Dane do zadania:
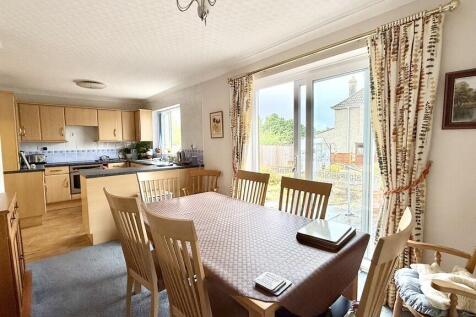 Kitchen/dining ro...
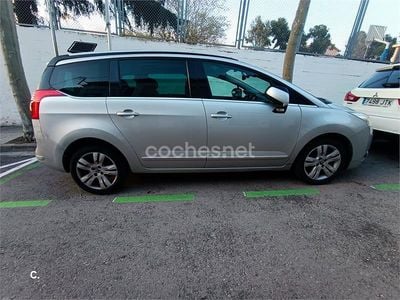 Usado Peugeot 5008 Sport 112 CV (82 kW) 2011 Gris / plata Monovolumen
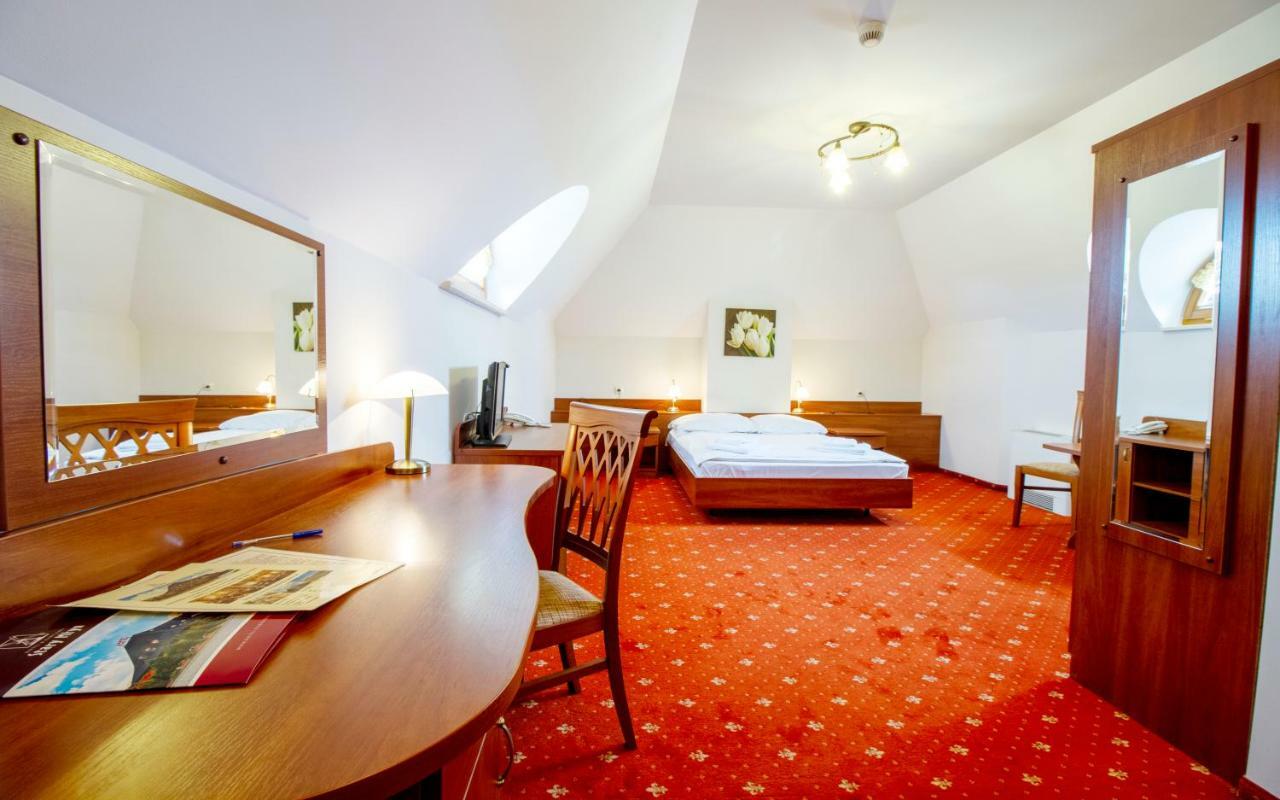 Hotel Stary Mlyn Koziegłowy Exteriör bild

* * *

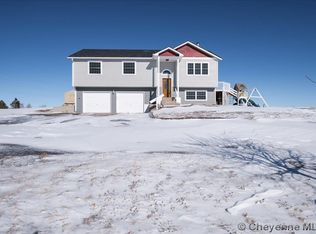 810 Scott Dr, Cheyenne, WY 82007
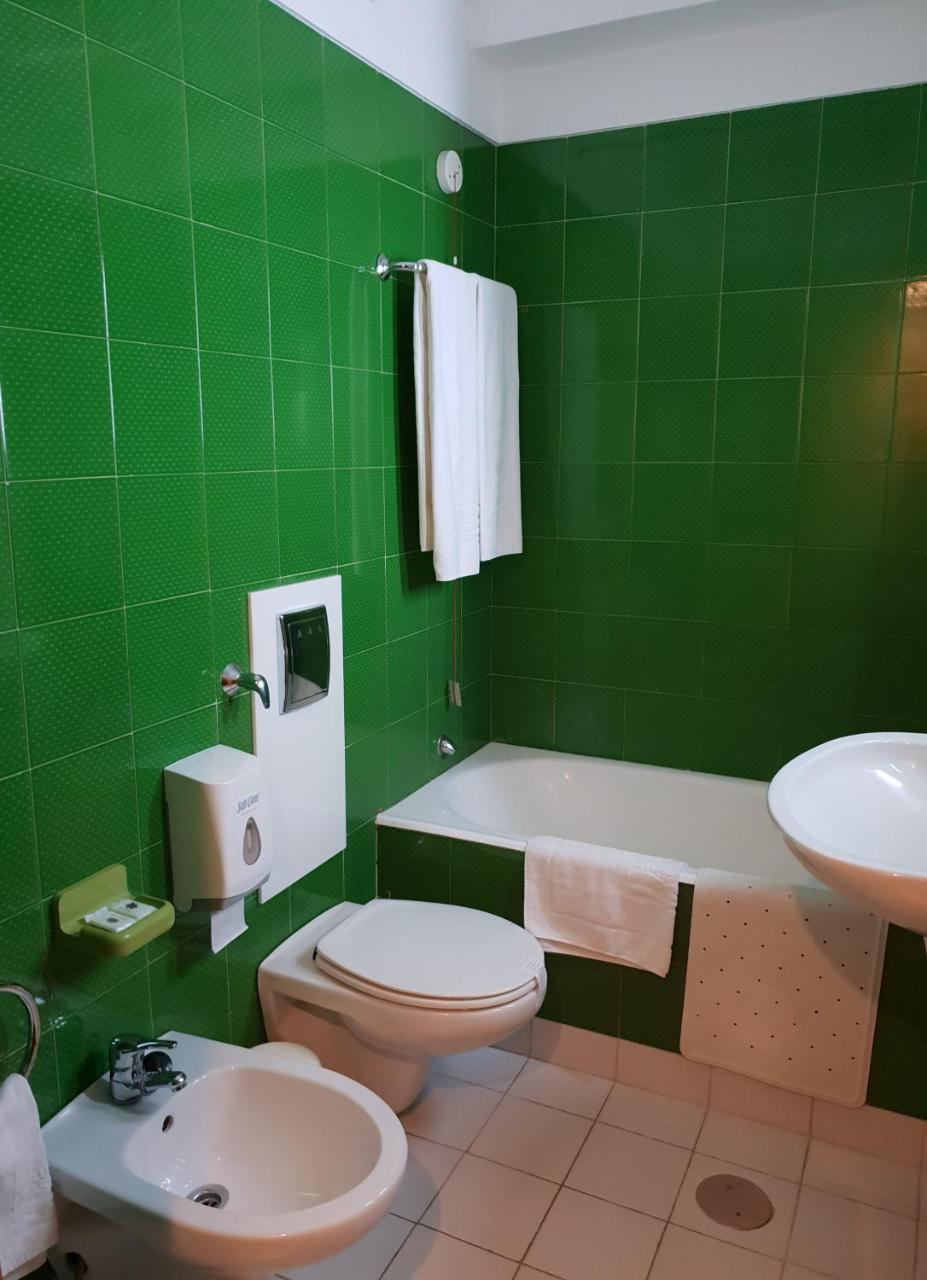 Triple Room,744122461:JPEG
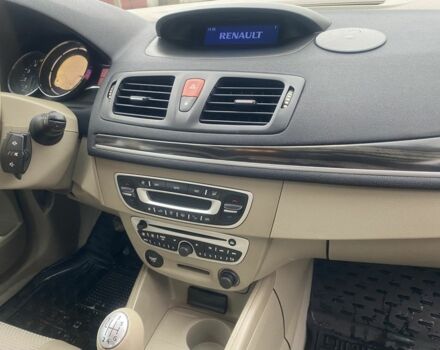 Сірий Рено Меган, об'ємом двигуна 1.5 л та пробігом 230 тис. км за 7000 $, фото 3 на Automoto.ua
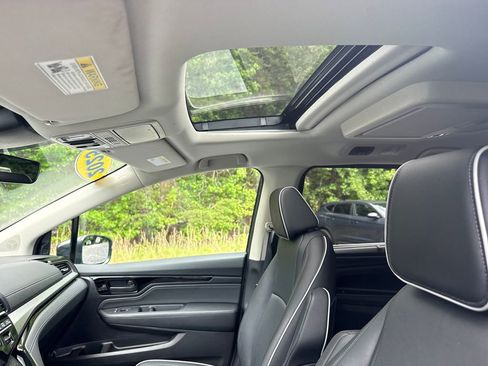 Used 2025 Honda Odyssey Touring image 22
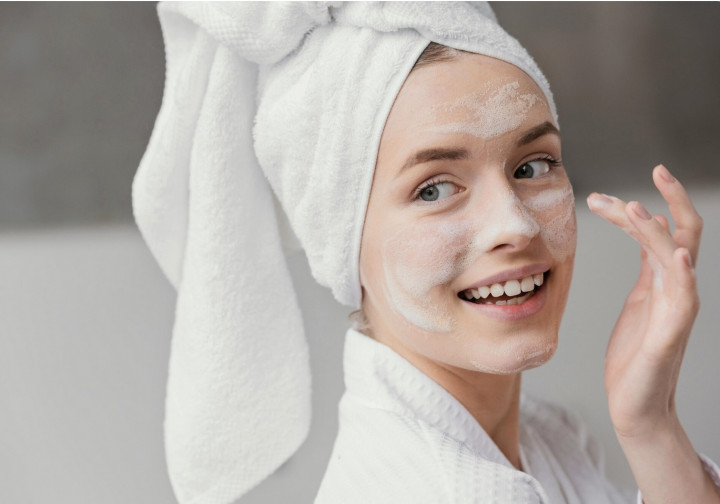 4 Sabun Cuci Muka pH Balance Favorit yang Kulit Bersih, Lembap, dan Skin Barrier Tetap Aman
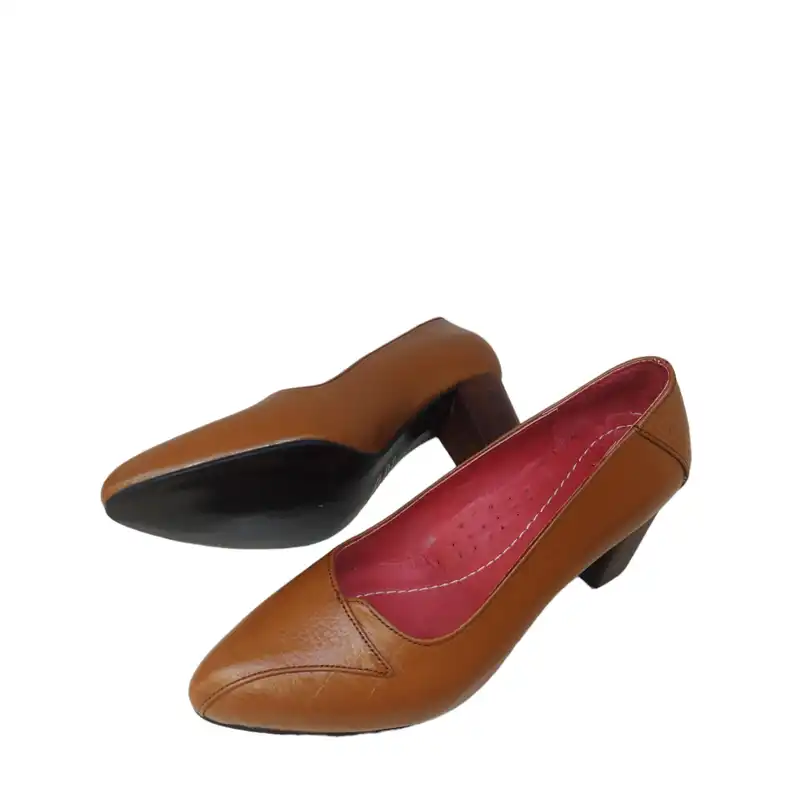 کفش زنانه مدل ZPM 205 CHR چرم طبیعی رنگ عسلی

Co należy zrobić: Zwróć dosłownie wiersze od tego, w którym jest „Kitchen/dining ro...”, do tego, w którym jest „Hotel Stary Mlyn Koziegłowy Exteriör bild”, łącznie z oboma. Obrazów nie umieszczaj w odpowiedzi.

Odpowiedź na zadanie:
 Kitchen/dining ro...
 Usado Peugeot 5008 Sport 112 CV (82 kW) 2011 Gris / plata Monovolumen
 Hotel Stary Mlyn Koziegłowy Exteriör bild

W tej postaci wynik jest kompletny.